# High Input on PC13 Ultra?



## THX-UltraII (Nov 19, 2008)

I own a SVS PC13 Ultra. Shame on me but does it have a High Input? I see balanced inputs with a switch HIGH PASS FILTER, maybe this is for making it High Input?


----------



## drdoan (Aug 30, 2006)

I don't think the Ultra has a high level input (straight from an amp speaker output). The High Filter is for eliminating frequencies that are higher than are used by the sub. You should hook it up to the LFE (low frequency effects) output of you amp/receiver, or sub woofer output. Have fun. Dennis


----------



## drdoan (Aug 30, 2006)

Let me amend by last post. I am actually not sure if the older BASH amp accepted high level inputs, but, I believe the new Sledge amp does, probably from the XLR connectors with the input switch set to "high". As always, check with SVSound to get the correct info.
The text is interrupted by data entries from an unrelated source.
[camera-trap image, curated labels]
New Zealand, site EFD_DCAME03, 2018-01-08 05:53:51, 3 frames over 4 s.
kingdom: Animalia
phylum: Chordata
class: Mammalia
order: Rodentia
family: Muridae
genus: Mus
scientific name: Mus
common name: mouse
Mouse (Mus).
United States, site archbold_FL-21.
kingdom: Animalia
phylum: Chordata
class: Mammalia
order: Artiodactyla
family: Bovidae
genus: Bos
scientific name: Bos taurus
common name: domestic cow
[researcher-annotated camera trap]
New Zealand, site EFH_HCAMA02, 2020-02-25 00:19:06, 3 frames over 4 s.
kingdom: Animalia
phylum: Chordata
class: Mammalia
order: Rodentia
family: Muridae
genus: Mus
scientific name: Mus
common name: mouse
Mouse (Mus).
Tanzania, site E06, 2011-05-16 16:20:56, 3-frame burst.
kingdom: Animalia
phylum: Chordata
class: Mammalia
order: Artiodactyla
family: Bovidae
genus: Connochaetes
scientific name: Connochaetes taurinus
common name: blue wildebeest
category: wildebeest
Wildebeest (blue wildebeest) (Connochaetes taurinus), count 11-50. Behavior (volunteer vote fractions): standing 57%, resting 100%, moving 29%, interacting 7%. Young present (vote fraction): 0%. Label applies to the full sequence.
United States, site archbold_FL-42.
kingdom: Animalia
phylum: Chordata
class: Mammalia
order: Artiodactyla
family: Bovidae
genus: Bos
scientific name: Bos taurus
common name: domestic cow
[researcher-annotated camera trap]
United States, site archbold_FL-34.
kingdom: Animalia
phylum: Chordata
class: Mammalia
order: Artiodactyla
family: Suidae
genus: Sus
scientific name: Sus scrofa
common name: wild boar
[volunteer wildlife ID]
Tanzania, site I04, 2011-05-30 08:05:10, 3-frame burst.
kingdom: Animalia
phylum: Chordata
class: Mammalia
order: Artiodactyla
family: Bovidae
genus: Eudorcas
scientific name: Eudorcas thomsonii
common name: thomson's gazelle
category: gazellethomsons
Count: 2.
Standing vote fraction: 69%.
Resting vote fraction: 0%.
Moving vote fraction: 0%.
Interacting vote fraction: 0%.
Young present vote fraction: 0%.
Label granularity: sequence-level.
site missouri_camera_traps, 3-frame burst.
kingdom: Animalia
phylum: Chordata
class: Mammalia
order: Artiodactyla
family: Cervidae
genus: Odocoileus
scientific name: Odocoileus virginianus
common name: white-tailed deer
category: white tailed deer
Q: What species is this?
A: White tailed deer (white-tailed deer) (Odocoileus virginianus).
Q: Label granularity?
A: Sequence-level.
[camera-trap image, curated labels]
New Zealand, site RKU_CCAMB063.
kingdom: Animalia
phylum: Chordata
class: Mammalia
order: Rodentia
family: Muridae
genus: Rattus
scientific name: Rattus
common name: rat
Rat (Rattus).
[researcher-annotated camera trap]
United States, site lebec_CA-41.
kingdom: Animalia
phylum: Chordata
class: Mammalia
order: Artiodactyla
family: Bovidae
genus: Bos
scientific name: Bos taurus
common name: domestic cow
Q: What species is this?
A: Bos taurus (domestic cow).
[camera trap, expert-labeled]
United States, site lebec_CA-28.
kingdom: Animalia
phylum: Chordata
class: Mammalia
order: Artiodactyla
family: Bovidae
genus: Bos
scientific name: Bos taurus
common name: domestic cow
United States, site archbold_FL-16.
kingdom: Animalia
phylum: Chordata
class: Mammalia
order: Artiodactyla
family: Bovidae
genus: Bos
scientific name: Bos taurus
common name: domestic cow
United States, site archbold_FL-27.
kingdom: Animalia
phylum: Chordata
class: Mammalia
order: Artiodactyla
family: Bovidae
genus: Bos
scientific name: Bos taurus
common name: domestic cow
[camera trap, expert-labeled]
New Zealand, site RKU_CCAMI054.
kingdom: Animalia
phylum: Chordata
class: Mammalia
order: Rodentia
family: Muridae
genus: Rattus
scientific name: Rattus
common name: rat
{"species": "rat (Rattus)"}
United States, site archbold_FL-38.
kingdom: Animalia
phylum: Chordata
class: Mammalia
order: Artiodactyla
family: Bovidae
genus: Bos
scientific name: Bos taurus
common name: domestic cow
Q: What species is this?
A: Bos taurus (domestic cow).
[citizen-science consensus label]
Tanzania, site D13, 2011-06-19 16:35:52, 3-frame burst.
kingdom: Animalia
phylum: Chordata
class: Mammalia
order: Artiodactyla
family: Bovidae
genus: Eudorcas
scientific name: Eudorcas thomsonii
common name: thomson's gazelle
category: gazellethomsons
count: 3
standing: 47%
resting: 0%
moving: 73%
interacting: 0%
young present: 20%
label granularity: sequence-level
Dennis


----------



## sga2 (Nov 14, 2009)

Are you loking for high-level (pro audio) line level, or for speaker level inputs? The current PC13 Ultra (Sledge Amp) does not have speaker-level inputs. It can accept line-level balanced (via XLR) or unbalanced (via RCA) connections. The Input Level switch is to select line level input between standard consumer or pro audio voltage levels. it does not allow for the sub to be connected to a receiver's speaker outputs.

Regards,
sga2


----------